Since 2015, work sectors have lost an estimated 630 million years of "healthy life" from ailing employees, early death, and disability.
Across the continent, disease costs Africa nearly US$2.4 trillion every year, the World Health Organization (WHO) said in a report released during the Africa Health Forum Wednesday.
Forty percent of the global loss of Africa’s gross domestic product (GDP) is due to the “astounding” rate of diseases, disability, and early death due to poor health in the workforce, said WHO’s Regional Director for Africa Dr. Matshidiso Moeti said in her report, A Heavy Burden: The Productivity Cost of Illness in Africa.
"This report will help to establish a link between ill health and gross domestic products building upon a growing body of evidence, it presents country-specific data in terms of the loss in GDP for 2015 so that every country can see where they are and improve," she said.
Since 2015, work sectors have lost an estimated 630 million years of “healthy life,” the WHO said, adding that these figures will only increase if federal governments refuse to allocate funds into healthcare initiatives.
A large percentage of early deaths or common health concerns can be traced back to communicable and parasitic diseases, hazardous conditions, or poor neonatal care or nutrition.
“Four years into the implementation of countries’ efforts towards achieving United Health Coverage (UHC), current average expenditure on health in the Region falls short of this expectation,” said Moeti.
The WHO expert says that roughly 47 percent or US$796 billion in lost productivity value could be saved and returned to federal coffers by 2030 if the Sustainable Development Goals related to these health conditions are implemented across the continent.
“I think the message is very simple: it’s wasteful not to invest in health.

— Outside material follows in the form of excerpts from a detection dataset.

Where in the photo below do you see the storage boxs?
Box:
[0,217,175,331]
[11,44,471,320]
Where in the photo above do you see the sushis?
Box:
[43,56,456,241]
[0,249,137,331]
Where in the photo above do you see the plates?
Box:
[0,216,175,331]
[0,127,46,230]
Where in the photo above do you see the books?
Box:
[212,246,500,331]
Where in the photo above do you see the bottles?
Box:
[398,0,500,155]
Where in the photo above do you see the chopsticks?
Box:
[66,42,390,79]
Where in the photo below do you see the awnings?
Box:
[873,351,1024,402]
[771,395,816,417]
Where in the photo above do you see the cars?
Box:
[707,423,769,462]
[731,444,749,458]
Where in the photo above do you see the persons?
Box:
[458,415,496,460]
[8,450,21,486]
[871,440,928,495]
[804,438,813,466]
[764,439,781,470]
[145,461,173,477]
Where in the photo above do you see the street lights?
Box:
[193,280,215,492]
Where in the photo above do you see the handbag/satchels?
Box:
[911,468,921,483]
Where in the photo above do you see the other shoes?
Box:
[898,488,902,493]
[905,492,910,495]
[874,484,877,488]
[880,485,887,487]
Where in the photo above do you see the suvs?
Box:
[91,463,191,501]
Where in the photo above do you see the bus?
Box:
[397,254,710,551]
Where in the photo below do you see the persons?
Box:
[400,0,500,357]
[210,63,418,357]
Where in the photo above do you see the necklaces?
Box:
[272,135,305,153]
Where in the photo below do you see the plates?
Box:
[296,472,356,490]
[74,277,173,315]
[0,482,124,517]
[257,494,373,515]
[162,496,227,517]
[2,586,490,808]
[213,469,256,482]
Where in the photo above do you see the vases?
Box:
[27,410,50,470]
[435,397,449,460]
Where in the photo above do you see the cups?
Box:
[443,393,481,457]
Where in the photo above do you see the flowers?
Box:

Health is a good investment, and where countries are grappling with different strategies to grow GDP, it would be really unwise to ignore this fact,” Moeti said, noting that African countries will only need to spend an annual average of at least US$271 per capita or 7.5 percent of the regional GDP to meet the UHC requirements.
Dr. Jean Paul Adam, Minister of Health for Seychelles told the Telegraph, “This report shows that we’re under-investing in terms of health as a continent.
“While we can talk to the private sector about plugging some of the gaps, basic primary care is the responsibility of governments and we must invest from the outset,” Adam said.
WHO Health Economist Grace Kabaniha said state investments into healthcare is a “small price to pay” for positive, continental turnover.